Konstantin Nazarov

Implementing globals

Global variables in dynamic languages are usually implemented differently from static ones. For example, consider this C code:

const int globalvar = 42;

int foo() {
  return globalvar;
}

Here, the compiler would know that globalvar is defined, and can even insert a direct pointer to it during the linking phase. This is because by its design, a static language would usually require that all references be known in advance. Otherwise it would be impossible to determine their type and check some of the memory safety guarantees.

Many dynamic languages would use a different strategy. Especially in a REPL. Consider for example this Python REPL session:

>>> def foo():
...     return globalvar
...
>>> globalvar = 42
>>> foo()
42

As you can see, Python has no problems with compiling foo even though the variable has not been defined yet. We can then define the variable and call foo and everything will work. This is because Python checks that globalvar is not a local variable in context of foo and inserts a dynamic lookup that tries to find this variable by name in a dictionary of globals.

For languages with a REPL, it is very convenient to be able to define and re-define top-level global variables and have all the rest of your functions pick them up without having to re-compile.
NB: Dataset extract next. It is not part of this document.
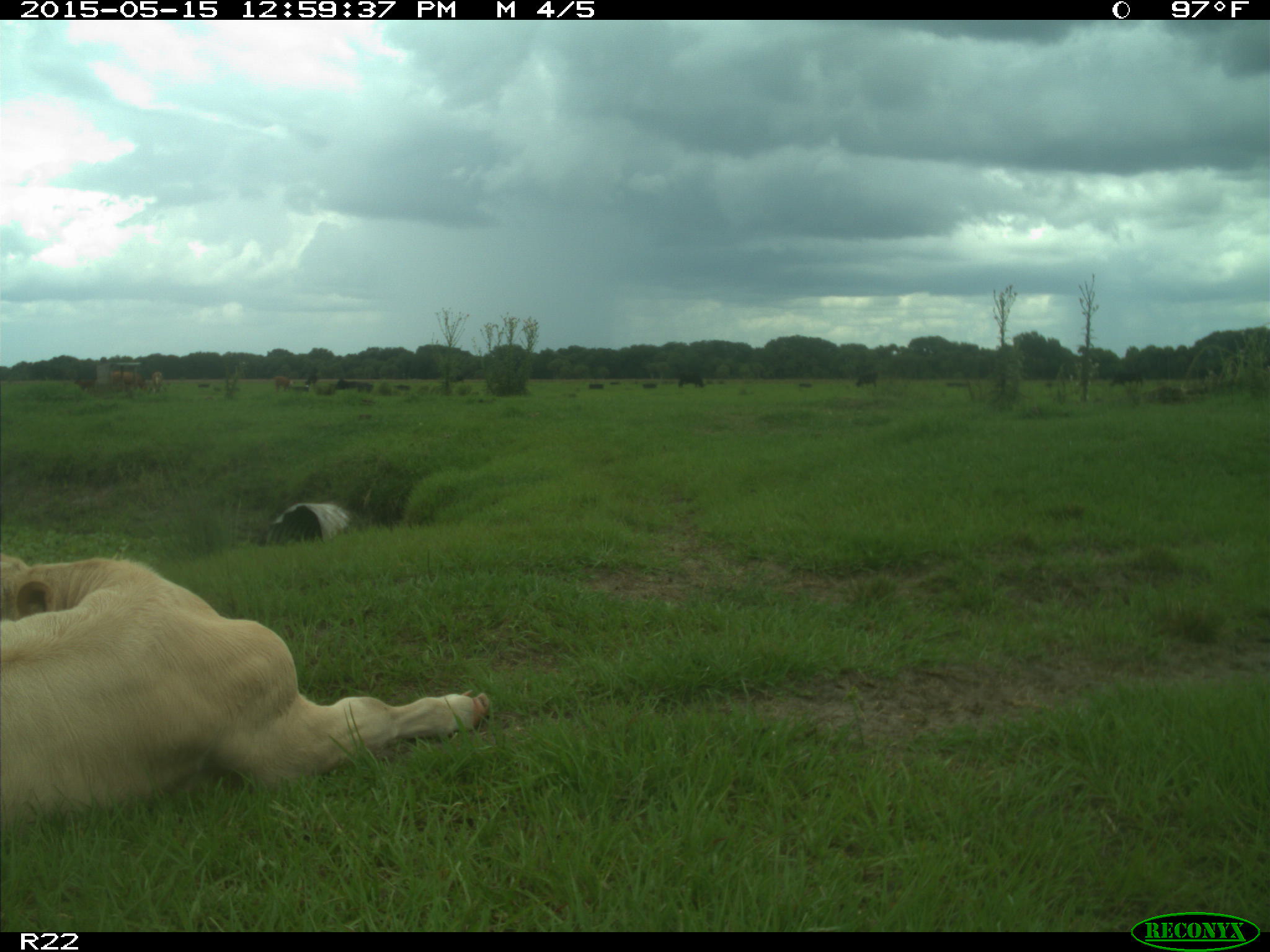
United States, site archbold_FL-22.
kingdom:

REPL is a form of image-based development, just a tiny bit less powerful. In my language, I'm trying to build something that is familiar to Lisp developers: an ability to dynamically re-evaluate blocks of code from the editor, sending them to a running process.

For that, I've implemented support in the virtual machine and assembly for addressing global variables. Ideally they should be module-scoped, but for now I only have one global scope, so it would work for a while. Here's an example in the assembler of how to use globals:

;; Declare a global symbol
(global foo)
(const forty-two 42)

(sr 2)

;; Set the global to a constant
(setglobal foo forty-two)

;; Make sure the value of the global
;; is correct
(getglobal r0 foo)
(aeq r0 forty-two)

(retnil)

In this case, (global foo) is not an actual opcode, but an instruction to the assembler that it should add foo to an array of globals. The virtual machine uses a few optimizations, so that it doesn't perform dictionary lookups every time, but only on first access.

So far, it does pretty much what Lua and Python do, and it doesn't look like anything special. But it would be important later on, when I'll add ability to load multiple pieces of bytecode and have them call each other.